Stated task 1 :: In the fish room filtration thread, what does remarkosmoc run the pump's output through to control the flow to each tank?
Stated task 2 :: Continue the fish room filtration thread from the point where it stops.

--- START Text ---

My first fishroom taught me a lot of things, many of those lessons through errors. But I am glad to say if/when I have the chance to do it over again my filtration will most likely stay the same.

Best of luck on your fish room adventure!


----------



## cartman (Oct 15, 2008)

thx for the info Toby - good to get this feedback from more experienced folk such as urself

i'm curious about one comment in particular - how is it you figure you would reduce your overall usage tank space by about a third if you were to plumb each tank directly to the sump?

this will be my first crack at sump filtration and while I reckon I understand it and know what's required (thanks to many hours of trawling this & other forums for information) I'm not sure how u will loose that usage tank space

the next phase of my fishroom adventure starts tomorrow with an 8 hour round trip to get the new 6x2x2 tanks etc :dancing:


----------



## remarkosmoc (Oct 19, 2005)

I have a setup like that at home with 3 tanks, two higher tan the others. Works great. You need to use a pump that is desighed for the appropriate lift. Canisters with pumps inside them are often designed to use the pressure on the incoming line so they won't pump water higher than the tank they are sucking it out of (depends on the model). I tried having an output on my fluvol 405 4' higher than the input and it didn't work so I got a submersible pump instead.

On the output of my pump I run it through some PVC outfitted with gate valves so I can control the flow to each tank.


----------



## Toby_H (Apr 15, 2005)

cartman said:


> i'm curious about one comment in particular - how is it you figure you would reduce your overall usage tank space by about a third if you were to plumb each tank directly to the sump?

--- END Text ---
--- START Dataset records ---

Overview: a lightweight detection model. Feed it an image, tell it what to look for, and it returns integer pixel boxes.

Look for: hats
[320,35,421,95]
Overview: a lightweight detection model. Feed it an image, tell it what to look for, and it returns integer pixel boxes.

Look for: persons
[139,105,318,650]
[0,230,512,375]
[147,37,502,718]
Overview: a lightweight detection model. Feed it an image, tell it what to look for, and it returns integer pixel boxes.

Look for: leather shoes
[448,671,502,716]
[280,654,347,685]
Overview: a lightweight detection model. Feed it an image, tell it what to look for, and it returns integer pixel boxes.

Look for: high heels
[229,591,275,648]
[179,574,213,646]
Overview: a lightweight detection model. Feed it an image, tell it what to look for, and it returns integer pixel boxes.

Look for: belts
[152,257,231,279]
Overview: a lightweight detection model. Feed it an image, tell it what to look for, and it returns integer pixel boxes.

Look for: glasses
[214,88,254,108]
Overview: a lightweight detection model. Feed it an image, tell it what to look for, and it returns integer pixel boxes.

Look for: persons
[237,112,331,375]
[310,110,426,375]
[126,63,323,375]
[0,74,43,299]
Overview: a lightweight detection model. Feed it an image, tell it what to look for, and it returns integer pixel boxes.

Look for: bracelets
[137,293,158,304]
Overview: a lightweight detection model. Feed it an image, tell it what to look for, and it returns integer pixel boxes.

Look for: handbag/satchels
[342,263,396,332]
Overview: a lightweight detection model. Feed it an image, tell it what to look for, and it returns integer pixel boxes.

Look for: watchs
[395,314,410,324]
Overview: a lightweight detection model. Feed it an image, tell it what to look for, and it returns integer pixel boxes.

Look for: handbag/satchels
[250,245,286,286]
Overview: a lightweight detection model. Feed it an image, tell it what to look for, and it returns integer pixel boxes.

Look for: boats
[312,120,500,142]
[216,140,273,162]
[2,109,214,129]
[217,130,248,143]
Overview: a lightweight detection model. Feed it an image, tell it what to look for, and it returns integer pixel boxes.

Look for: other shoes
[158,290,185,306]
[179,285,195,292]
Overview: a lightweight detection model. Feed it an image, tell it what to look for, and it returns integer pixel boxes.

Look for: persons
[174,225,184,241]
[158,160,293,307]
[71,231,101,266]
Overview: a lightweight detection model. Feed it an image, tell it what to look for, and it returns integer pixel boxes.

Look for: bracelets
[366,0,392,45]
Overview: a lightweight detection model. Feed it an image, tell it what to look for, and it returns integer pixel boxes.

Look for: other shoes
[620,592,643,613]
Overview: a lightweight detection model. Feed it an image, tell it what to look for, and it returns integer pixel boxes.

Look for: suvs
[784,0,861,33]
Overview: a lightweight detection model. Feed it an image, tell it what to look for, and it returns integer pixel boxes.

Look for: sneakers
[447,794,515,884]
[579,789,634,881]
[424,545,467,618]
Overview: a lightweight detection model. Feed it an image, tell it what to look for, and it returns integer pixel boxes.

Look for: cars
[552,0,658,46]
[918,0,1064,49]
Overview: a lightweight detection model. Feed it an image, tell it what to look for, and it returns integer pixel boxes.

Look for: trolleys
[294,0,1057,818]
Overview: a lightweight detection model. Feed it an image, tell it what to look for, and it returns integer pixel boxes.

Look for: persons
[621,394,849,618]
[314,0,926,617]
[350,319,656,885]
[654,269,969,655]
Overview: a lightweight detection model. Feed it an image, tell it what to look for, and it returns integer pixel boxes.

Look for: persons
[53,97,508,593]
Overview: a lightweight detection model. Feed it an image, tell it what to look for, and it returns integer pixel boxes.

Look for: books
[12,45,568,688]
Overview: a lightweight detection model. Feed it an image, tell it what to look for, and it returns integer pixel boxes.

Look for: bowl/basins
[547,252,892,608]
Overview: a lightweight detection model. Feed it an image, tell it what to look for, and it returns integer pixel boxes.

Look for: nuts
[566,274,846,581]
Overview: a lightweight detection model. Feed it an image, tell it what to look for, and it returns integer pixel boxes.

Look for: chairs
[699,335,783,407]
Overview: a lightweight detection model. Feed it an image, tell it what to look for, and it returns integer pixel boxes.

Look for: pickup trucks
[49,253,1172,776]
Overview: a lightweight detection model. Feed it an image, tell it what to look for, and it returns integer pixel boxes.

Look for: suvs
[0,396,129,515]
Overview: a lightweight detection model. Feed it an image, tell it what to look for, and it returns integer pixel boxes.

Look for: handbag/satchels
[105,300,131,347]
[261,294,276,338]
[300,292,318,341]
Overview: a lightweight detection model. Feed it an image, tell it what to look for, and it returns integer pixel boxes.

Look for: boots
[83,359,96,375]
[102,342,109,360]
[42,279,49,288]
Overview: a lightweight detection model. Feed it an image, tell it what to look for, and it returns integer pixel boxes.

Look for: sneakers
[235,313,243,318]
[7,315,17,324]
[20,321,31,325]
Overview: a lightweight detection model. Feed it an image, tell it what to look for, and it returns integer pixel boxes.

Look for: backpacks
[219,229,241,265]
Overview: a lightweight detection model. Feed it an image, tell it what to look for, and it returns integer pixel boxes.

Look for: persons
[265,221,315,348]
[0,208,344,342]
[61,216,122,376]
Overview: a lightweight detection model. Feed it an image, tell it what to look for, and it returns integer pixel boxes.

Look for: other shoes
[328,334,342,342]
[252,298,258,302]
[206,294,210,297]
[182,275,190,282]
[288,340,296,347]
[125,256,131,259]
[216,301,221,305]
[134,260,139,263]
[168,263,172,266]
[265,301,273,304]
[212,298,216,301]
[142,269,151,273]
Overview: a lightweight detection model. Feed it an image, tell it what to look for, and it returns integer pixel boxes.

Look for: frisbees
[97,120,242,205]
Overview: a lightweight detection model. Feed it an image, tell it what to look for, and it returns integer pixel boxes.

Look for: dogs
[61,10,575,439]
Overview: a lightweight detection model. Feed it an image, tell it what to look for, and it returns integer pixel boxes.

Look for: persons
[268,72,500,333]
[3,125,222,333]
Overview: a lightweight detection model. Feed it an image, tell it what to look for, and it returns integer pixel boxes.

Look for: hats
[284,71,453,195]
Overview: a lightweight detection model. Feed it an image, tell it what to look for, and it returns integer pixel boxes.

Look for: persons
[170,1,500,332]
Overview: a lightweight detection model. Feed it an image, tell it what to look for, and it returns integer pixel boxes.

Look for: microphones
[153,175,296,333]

--- END Dataset records ---

Response 1 :: PVC outfitted with gate valves.

Response 2 ::
In the 3 tank tiers I pictured above... I use all 3 tanks to house fish... if the bottom tank were a sump, it would house media and not fish... thus reducing it to a 2 fish tank + one sump tier as opposed to a 3 fish tank tier...


----------



## cartman (Oct 15, 2008)

Toby_H said:


> cartman said:
> 
> 
> > i'm curious about one comment in particular - how is it you figure you would reduce your overall usage tank space by about a third if you were to plumb each tank directly to the sump?
> ...


i get that - but the way it was said was like a third was lost due to plumbing each tank directly to the sump RATHER than one through the other then into the sump....i understood it to be say that there was tank space to be lost to plumb each directly to the sump rather than through each other & couldn't understand where the difference is

sounds like I mis-understood the original statement


----------



## John7429 (Apr 12, 2009)

WOW. nice preview!

I didn't read all the replies but... sump is the way to go!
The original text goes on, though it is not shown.